There are relatively few pitches that, when thrown properly, can be given the label unhittable. Neris's splitter might be one of them. No, the weak link here isn't Neris.

9. Lance McCullers Jr., then, is the weak link.

By fastball velocity, it’s true. McCullers' 93.1 mph heat is the lowest of any active Astro. Then again, he posted a 2.27 ERA this year in eight starts after returning from an arm injury, and he’s one of the most accomplished postseason pitchers in history, having posted a 2.77 ERA across 18 games dating back to 2015; he’s started a World Series Game 7 and an ALCS Game 7.

No, it’s not McCullers.

10. While trying to keep a straight face: Ryan Pressly is the weak link.

We actually can’t keep up the bit any further. Pressly is dominant and has been since the day the Astros acquired him from Minnesota in 2018. Over the past three years, he has a 1.21 ERA in 21 postseason games. He’s struck out eight of 20 batters faced so far this postseason, allowing two hits.

No, it’s definitely not Pressly.

It is, of course, none of them, which is the point. The Astros pitch so well because they do not have any mediocre pitchers; they really have more than they know what to do with. (Urquidy, who started 28 games this year and has six postseason starts as an Astro, hasn’t been able to get on the mound. Martinez had a 2.09 ERA in 29 games this year; he hasn’t pitched in October. Taylor, who has held lefties to a miniscule .159/.260/.258 career line, also hasn’t made it in, though he might be more useful against Bryce Harper and Kyle Schwarber in the World Series.)

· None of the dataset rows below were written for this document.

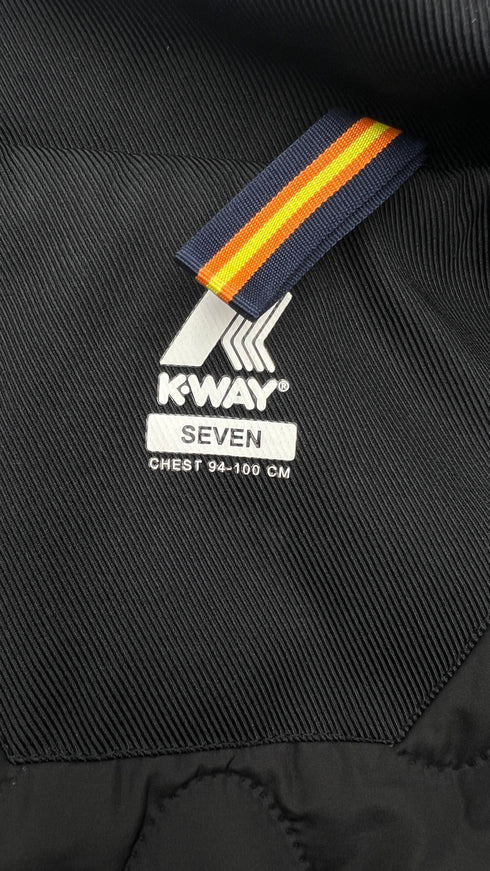 Giacca "Danielle Warm"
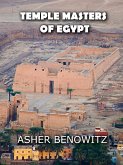The Temple Masters of Egypt (eBook, ePUB)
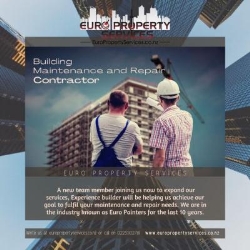 Euro Property Services Auckland New Zealand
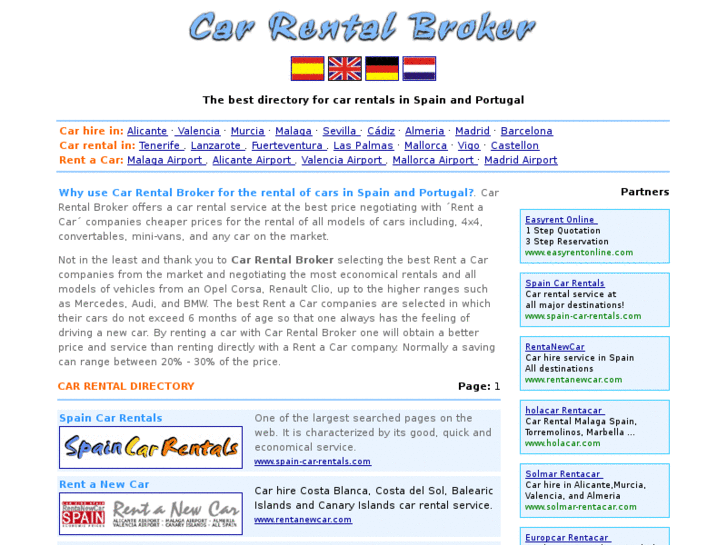 www.car-rental-broker.com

As the Dodgers, Yankees and Padres had to scramble to cover back-end postseason innings, to often ruinous effect, the Astros laughed off a champagne bottle mishap. They simply called on Javier, the 3.4 WAR fifth starter.

If there is a weakness thus far, it’s been that the Astros' lineup has been … fine. But not more than fine. Yordan Alvarez looked unstoppable for two games against Seattle, yet he’s done very little in five games since. Jose Altuve is in the midst of a dreadful 3-for-32 October. Kyle Tucker has barely been better. Almost all of Houston's offense has come from Alex Bregman and Jeremy Peña, plus, improbably, Chas McCormick. As a group, the Astros' lineup has hit only .227/.295/.408.

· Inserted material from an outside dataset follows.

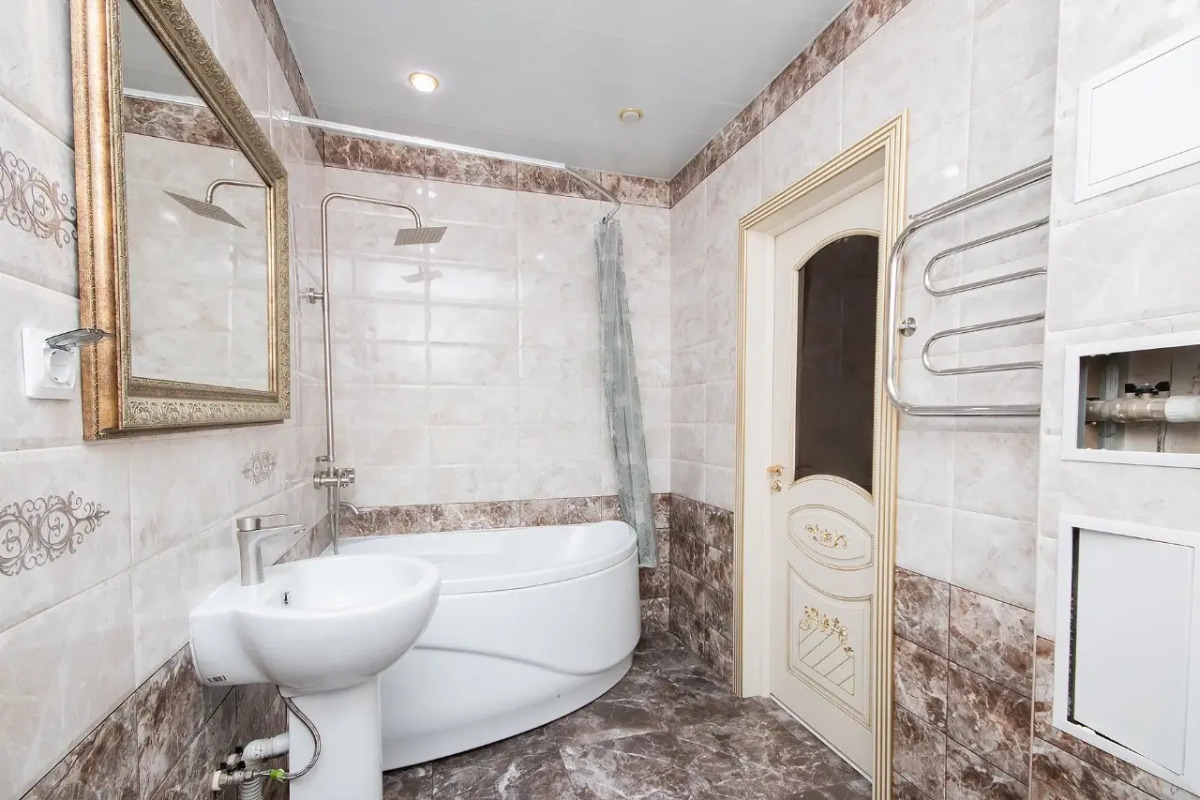 Квартира Уют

But how do you know when a pitching staff is really humming? Earlier, we said the pitchers had allowed the fifth-lowest OPS in a postseason of at least seven games, and they have. Meanwhile, the lineup has merely the 101st-best postseason OPS, because it's hardly firing on all cylinders.

Yet the Astros, on their way to the World Series, have yet to lose a postseason game this year. You know which side of the ball to thank for that.